→ WHAT YOU NEED TO DO
Retype everything in the passage about Eoghan's injury from "Following a 10-minute" down to "aiding his recovery.", with no changes to the wording.

→ GIVEN PASSAGE
----------

By then, Tomás had called for an ambulance while Tina Maher, Eoghan reckons, “thought something was deeply wrong with me at that stage (and) she put me into the recovery position, Billy Devine (a well-known local clubman and Godfather to Eoghan’s wife, Caroline) was supporting my back, and Tina was trying to clear my airway. I was struggling to breathe in through my nose and out through my mouth as she was asking me to do because, as I was later told, the nature of the fractures were interrupting my lung function. We were 15 minutes into all of this when she called her brother to go down the road to her mother’s house to collect an oxygen tank that her mother uses for medicinal purposes, and within 10 minutes of that, I was on the oxygen which kept me going until the ambulance came, which was 50 minutes after the call was made…and in my opinion, and in the opinion of people more qualified than me, that oxygen was a lifesaver.”
Following a 10-minute flight aboard the Athlone-based Air Corps 112 air ambulance (“I was singing songs during the flight after whatever they gave me!”), Eoghan was transferred to University Hospital Limerick, where he spent the following 10 days, complete with a tube in his chest (via the armpit), aiding his recovery.
In the interim, Eoghan’s focus hasn’t been solely devoted to his recovery, now that his eyes have been opened to the deficit in injury trauma assistance at the vast majority of sports venues not only in Waterford, but nationwide.
“Things need to change. Bringing out a water bottle for an injury was fine 20 years ago, and the vast majority of injuries at that time were soft tissue knocks whereas now I think things have evolved; players are bigger now and, younger lads are spending more time in the gym and are physically bigger than you and I were in our late teens/early 20s – that means bigger collisions during matches – and it also means that hospitals are dealing with more catastrophic sports injuries nowadays. And when players go into shock after an injury – not every injury is going to be on the scale of a collapsed lung, granted – but oxygen has many uses when it comes to treating an injury in those first few minutes.”

----------

→ DATA
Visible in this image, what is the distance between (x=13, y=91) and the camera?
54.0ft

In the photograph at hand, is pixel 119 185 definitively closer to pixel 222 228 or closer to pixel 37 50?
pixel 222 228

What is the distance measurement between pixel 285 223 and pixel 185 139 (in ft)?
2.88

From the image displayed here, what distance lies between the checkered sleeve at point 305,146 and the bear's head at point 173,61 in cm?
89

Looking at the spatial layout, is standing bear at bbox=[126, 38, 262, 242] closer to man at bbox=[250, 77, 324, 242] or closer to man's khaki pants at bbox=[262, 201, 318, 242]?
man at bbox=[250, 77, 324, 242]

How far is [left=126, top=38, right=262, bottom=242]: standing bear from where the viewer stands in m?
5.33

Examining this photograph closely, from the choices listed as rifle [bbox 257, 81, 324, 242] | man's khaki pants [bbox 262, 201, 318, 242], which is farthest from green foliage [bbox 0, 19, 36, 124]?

----------

→ YOUR RESPONSE
Following a 10-minute flight aboard the Athlone-based Air Corps 112 air ambulance (“I was singing songs during the flight after whatever they gave me!”), Eoghan was transferred to University Hospital Limerick, where he spent the following 10 days, complete with a tube in his chest (via the armpit), aiding his recovery.